ごく仲のよい友人から唐突にファミリーマートのレシートをもらった。
氏曰く、「あなたは、こういうものが好きそうだから」と。
よく見てみると、レシートの下半分はクーポン券になっていて、このクーポン券を使えばホットスナック(ファミチキ、焼き鳥、肉まん等…)が50円引きになるという。
こんなものが好きそうだと思われている奴ってどうなんだろう…と悲しくなりつつも、ときめかずにはいられなかった。私は鶏肉をこよなく愛し、揚げ物欲との戦いには負け続け、そしてちょっとした割引が大好きなのだ。友人は私のことをよく知っているな、と感心した。何ということもないというふうに「ありがとう」と言ったつもりだが、喜びは隠せていなかったであろう。

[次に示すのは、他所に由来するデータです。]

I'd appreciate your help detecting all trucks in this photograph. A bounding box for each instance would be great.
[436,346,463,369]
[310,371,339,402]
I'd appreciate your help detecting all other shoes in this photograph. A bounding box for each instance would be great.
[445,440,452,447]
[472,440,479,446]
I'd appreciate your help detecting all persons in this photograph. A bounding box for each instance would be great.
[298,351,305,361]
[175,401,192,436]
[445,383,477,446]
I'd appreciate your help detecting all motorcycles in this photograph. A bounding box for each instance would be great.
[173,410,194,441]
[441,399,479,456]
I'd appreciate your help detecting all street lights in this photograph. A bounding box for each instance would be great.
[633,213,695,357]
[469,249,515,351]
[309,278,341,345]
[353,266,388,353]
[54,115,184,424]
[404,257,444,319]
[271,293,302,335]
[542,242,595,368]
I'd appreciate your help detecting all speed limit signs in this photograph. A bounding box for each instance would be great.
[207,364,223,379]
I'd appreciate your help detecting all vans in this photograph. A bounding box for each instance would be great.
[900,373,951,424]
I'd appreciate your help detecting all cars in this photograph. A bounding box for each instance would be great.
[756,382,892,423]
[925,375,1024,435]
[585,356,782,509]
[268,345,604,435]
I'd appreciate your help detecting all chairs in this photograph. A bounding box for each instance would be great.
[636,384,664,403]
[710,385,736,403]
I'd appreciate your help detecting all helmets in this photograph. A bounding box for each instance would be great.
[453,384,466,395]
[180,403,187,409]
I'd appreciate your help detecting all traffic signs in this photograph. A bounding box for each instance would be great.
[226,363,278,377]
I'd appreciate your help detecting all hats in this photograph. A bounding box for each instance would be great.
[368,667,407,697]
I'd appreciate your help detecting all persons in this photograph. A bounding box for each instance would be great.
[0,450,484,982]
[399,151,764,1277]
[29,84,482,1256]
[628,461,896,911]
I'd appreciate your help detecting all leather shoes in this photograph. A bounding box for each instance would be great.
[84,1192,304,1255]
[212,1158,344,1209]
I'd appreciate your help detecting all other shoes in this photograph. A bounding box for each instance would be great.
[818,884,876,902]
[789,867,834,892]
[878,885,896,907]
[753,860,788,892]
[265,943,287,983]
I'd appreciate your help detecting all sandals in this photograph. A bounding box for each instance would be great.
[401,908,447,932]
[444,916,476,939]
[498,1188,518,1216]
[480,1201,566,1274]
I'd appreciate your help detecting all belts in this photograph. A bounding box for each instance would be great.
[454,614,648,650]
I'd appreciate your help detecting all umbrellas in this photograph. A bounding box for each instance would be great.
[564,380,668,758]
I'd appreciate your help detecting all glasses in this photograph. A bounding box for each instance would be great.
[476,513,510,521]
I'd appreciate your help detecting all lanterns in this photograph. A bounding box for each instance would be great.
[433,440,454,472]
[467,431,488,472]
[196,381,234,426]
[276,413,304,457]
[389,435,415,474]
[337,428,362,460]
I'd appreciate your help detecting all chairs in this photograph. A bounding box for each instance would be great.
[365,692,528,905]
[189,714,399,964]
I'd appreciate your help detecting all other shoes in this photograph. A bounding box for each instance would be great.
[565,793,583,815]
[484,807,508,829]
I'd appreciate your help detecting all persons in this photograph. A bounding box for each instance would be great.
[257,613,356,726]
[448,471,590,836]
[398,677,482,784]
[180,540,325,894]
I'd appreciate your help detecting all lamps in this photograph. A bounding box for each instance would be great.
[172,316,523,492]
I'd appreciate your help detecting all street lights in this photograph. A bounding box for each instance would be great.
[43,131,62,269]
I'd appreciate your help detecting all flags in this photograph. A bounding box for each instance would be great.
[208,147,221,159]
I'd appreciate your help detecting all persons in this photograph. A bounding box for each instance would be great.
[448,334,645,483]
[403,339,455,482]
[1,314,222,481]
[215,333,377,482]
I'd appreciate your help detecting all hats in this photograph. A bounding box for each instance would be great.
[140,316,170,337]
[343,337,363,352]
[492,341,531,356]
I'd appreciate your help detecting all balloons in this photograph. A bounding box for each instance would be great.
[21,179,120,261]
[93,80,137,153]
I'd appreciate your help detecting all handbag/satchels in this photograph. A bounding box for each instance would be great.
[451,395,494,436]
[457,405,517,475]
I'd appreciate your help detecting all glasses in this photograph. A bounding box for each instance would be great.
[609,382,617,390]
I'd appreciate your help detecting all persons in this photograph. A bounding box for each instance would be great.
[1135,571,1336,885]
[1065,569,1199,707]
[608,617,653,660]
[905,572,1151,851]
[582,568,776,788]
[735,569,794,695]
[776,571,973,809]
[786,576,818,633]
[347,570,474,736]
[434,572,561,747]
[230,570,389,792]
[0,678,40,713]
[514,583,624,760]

「友人の厚意を無碍にはできない」との建前のもと、ヨガレッスンの帰り道にいそいそとファミリーマートでアイスコーヒーとファミチキを購入した。50円引きで、280円。
感動である。クーポンがなければ300円を超えていたのだから。
しかし、これだけでは終わらなかった。
マッシュカットに銀縁眼鏡の素敵なお兄さん(たぶん店長)がまたしても50円引きクーポン付きのレシートを寄越したのである。
「あの、また、くださるんですか…」という私の情けない問いかけに、
「はい、良かったら、また使ってください。」と答えるお兄さん。
かくして無限ファミチキとの戦いが始まった。

そもそも普段から「ヨガのレッスン後には何を食べたらいいですか?」という質問をスタジオの生徒さんから頻繁に受けている身である。「運動後は栄養の吸収率が上がっているので、消化しやすく、脂質の少ないものがおすすめです。タンパク質と糖質が基本ですかね。」などと偉そうにニコニコ話している女の、レッスン後のおやつがアイスコーヒーとファミチキ。生徒さんたち、ごめんなさい。申し訳もございません。(家の周りにファミリーマートが無く、スタジオからの帰り道にしかチャンスがない、という申し訳はあるのだが。)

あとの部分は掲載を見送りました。